#### What you need to do
(1) Translate this sentence from the passage on SARS-CoV-2 indel phylogeny into Spanish: "Generally, there were strong associations between the circulating lineages defined by nucleotide substitutions and recurrent indel variants (Fig. 4)."
(2) Write the next few sentences of the passage on SARS-CoV-2 indel phylogeny, picking up after its final sentence.

#### Extracted text
[Start of Attachment]

2.4. Phylogenetic analysis of SARS-CoV-2 genomes based on indel mutations
We further analyzed the evolutionary history of RDTs and RITs by mapping them onto a phylogenetic tree that described the major circulating lineages (Fig. 4). Generally, there were strong associations between the circulating lineages defined by nucleotide substitutions and recurrent indel variants (Fig. 4). For example, eight RDTs and two RITs were associated with B.1.1.7 (Alpha variant) (Fig. 4), which was also labeled as a VOC by WHO. The other VOCs contained one or two RDTs or RITs, among which RDT-S-1, RDT-S-2 were identified in B.1.1.7 (Alpha variant), RDT-S-3 were identified in B.1.617.2 (Delta variant), and RDT-S-5 were identified in B.1.351 (Beta variant). Interestingly, majority of these RDTs or RITs identified in VOCs were associated with S proteins. On the other hand, among the five VOIs registered by WHO, only one (i.e. B.1.525 (Eta)) contained recurrent indel variants, which are RDT-ORF6 and RDT-N, located in ORF6 and N genes, respectively (Fig. 4). For the rest of lineages, we identified indel types in S, namely RDT-S-4, pos_22205+9, and pos_22206+9, within B.1.36, B.1.214.2, and A.2.5, respectively. Among these, pos_22205+9 and pos_22206+9 were not defined as RIT because their associated sequences, 305 and 348, respectively, were below the 500 threshold. Interestingly, more than half of the RDT and RIT defined in this study appeared with more than one occurrence, in multiple and paraphyletic lineages (Fig. 4, Table S3), suggesting multiple and independent occurrence of these indel types.

[End of Attachment]

#### Records
[Start of Attachment]

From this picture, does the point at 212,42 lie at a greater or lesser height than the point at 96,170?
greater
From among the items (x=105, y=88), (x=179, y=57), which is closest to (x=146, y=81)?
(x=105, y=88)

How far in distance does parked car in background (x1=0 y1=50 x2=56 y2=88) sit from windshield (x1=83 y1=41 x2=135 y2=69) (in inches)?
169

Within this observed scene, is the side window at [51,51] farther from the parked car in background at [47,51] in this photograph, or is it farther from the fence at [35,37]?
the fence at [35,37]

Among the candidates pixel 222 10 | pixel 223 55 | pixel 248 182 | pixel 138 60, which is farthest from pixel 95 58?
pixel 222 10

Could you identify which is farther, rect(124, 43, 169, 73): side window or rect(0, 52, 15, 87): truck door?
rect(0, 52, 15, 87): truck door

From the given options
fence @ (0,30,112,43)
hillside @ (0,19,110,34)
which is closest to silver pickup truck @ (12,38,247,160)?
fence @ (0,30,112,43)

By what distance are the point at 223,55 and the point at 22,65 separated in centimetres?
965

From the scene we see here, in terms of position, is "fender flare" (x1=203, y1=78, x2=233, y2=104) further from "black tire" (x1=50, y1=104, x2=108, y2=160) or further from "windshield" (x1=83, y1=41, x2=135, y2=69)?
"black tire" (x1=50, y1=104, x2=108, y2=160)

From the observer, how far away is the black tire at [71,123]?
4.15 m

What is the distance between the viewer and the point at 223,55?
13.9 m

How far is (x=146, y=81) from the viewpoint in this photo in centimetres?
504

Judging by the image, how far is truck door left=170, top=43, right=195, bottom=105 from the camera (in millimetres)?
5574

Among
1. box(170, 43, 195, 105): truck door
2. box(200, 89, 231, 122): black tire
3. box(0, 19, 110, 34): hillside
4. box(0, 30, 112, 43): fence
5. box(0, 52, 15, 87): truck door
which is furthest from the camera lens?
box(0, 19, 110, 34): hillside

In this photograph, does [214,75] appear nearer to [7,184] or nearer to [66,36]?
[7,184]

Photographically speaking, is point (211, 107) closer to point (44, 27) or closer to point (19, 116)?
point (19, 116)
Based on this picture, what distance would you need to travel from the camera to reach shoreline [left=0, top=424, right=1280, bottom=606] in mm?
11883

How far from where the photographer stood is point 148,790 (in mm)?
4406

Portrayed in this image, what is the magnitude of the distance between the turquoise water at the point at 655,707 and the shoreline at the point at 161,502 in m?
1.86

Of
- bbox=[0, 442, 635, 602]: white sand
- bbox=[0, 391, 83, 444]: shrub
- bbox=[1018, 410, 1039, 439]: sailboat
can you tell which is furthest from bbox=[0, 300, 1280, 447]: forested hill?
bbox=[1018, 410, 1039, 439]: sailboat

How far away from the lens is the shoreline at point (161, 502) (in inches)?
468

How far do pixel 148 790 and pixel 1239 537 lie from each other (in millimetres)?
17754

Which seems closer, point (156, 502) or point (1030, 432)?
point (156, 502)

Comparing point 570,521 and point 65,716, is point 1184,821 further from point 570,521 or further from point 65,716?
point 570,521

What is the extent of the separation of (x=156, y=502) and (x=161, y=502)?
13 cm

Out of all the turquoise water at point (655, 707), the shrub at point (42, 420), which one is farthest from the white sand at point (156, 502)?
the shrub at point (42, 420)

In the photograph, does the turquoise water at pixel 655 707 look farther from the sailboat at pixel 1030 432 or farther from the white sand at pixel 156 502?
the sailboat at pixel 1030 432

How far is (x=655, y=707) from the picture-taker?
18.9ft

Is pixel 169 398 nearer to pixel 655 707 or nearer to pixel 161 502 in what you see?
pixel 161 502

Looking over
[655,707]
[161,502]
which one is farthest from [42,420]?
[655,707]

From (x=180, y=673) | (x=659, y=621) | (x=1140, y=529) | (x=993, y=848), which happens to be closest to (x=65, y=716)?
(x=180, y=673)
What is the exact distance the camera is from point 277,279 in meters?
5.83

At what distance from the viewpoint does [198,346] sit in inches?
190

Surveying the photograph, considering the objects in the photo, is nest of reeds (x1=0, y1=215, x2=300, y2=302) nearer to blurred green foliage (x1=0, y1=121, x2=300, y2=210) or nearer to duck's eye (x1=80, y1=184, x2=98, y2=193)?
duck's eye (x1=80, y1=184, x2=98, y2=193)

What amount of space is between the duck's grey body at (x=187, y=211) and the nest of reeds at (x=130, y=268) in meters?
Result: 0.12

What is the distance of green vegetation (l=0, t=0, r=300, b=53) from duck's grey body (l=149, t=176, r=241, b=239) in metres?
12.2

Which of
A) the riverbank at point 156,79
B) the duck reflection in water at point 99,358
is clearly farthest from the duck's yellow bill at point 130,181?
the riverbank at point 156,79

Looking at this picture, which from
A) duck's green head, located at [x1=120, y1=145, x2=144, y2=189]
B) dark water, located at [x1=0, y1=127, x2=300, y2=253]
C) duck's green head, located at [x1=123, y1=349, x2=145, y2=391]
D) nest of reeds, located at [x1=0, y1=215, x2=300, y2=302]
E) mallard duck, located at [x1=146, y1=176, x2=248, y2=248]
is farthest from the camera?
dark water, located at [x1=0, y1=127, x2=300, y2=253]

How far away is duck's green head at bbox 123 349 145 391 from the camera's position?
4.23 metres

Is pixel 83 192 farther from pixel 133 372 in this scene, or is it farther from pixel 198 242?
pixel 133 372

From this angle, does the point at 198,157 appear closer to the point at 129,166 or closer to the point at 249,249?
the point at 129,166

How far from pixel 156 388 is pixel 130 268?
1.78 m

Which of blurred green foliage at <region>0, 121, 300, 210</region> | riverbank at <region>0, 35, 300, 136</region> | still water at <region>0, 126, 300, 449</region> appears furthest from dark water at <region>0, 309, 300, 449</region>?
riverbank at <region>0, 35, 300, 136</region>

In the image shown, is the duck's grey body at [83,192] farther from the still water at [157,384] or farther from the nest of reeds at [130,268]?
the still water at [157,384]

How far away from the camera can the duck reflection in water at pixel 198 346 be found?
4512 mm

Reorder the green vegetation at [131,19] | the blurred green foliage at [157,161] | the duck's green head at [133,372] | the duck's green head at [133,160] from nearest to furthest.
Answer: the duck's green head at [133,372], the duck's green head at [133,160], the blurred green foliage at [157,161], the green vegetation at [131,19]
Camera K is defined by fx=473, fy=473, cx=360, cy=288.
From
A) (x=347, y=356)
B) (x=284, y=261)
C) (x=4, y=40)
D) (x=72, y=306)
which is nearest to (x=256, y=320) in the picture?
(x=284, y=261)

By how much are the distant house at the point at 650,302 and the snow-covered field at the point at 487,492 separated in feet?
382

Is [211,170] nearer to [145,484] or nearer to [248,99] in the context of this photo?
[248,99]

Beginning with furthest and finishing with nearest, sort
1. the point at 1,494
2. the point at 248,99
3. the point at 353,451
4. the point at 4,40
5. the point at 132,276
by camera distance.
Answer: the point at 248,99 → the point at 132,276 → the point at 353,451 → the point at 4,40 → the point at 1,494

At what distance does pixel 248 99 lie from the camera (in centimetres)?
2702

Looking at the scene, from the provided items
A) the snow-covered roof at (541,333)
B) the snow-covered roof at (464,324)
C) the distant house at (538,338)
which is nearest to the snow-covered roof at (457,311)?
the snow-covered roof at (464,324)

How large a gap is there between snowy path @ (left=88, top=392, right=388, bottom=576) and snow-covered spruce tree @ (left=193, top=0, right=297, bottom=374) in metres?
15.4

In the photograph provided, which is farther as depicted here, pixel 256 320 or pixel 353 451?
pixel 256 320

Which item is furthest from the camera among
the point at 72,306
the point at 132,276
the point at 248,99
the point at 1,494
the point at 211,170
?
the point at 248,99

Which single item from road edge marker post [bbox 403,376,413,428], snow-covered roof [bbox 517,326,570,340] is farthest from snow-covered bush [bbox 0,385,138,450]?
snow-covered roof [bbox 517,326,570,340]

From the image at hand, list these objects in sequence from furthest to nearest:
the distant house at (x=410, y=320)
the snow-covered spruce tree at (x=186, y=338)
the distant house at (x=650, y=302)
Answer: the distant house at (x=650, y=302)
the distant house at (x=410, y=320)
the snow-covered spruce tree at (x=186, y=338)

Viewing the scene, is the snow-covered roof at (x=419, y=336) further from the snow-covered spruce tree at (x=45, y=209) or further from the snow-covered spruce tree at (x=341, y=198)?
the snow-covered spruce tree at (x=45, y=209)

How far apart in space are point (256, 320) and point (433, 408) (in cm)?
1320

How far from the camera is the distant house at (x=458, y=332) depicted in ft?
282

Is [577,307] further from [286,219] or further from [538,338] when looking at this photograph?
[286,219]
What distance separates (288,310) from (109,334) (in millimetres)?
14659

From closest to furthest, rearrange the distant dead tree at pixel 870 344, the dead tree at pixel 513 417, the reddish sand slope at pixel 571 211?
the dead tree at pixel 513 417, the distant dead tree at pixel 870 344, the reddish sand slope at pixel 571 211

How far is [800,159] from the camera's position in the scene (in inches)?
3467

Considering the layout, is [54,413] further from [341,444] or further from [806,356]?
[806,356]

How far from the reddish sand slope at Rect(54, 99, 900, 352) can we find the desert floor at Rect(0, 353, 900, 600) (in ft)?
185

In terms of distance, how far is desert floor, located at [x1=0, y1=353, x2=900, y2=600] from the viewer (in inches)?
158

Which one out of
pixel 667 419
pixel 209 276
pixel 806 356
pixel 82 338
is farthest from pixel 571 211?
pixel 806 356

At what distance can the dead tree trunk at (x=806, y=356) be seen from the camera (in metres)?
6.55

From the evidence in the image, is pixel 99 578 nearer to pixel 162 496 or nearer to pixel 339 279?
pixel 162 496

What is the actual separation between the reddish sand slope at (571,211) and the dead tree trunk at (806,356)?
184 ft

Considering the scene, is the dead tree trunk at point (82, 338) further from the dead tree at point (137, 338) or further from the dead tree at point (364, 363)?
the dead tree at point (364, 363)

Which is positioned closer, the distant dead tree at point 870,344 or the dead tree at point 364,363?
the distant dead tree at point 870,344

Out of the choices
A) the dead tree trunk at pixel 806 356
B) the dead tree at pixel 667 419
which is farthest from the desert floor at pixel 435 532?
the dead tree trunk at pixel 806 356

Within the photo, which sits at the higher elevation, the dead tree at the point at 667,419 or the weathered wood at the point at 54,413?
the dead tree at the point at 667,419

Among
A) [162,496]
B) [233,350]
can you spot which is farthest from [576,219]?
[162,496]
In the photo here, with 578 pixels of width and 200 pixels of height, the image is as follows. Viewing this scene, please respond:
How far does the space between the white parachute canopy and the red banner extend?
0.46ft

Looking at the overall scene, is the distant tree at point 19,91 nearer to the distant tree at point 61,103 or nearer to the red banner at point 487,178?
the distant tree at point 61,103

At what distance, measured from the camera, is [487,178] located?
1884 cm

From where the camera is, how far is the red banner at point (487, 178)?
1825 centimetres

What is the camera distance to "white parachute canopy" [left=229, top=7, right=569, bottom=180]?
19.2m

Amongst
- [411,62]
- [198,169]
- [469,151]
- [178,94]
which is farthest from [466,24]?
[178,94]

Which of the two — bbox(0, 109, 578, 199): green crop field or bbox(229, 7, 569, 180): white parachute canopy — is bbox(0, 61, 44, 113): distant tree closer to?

[End of Attachment]

#### Responses by task
(1) En general, hubo fuertes asociaciones entre los linajes circulantes definidos por sustituciones de nucleótidos y las variantes de indels recurrentes (Fig. 4).

(2)
2.5. Structural modeling of spike glycoprotein with recurrent indels
We next evaluated the impact of major types of indels on Spike protein structure and function. Specifically, sequence comparisons revealed that RDT-S-1, RDT-S-2, RDT-S-4, and RDT-S-5 caused the deletion of 69–70HV, 145Y, 210I, and 241–243LLA from S proteins, RDT-S-3 caused the replacement of EFR with G at 156–158aa, pos_22289-6 caused deletion at 242–243LA, and pos_22205+9 and pos_22206+9 caused insertions at 215 (TDR) and 215 (AAGY) (Fig. 5A). Interestingly, all major indel types identified here occurred at the NTD domain of S protein. The impact of these indels were subsequently evaluated by PROVEAN software, which suggested ins215TDR as ‘deleterious’ and resulted in decreased protein stability (score −2.999, cutoff = −2.5), whereas others are ‘Neutral’. Furthermore, structural modeling revealed changes in 3D structures after the introduction of indels, which were reflected in NTD loop region and β-pleated sheet (Fig. 5B1–B8). Specifically, the del210I caused the loss of 2.5 Å of hydrogen bonds between I210 and F186 (Fig. 5B4); the del241-243LLA caused the loss of 2.7 Å, 2.7 Å, and 2.8 Å between L241, A243, and G103, T240, and I100 (Fig. 5B5); the insertion of ins215TDR caused 215-TDR217 to form 3.1 Å, 2.8 Å, 3.3 Å, 3.5 Å, and 3.2 Å hydrogen bonds with Y269, T29, and Y91 (Fig. 5B7), and ins215AAGY causes Y218 to form 3.1 Å, 2.8 Å, and 3.0 Å of hydrogen bonds with Y91, T95, and A267 (Fig. 5B8). Importantly, these deletions and insertions of spike glycoprotein may impede the function of the loop region and the N-terminal and C-terminal ends of the β-pleated sheet.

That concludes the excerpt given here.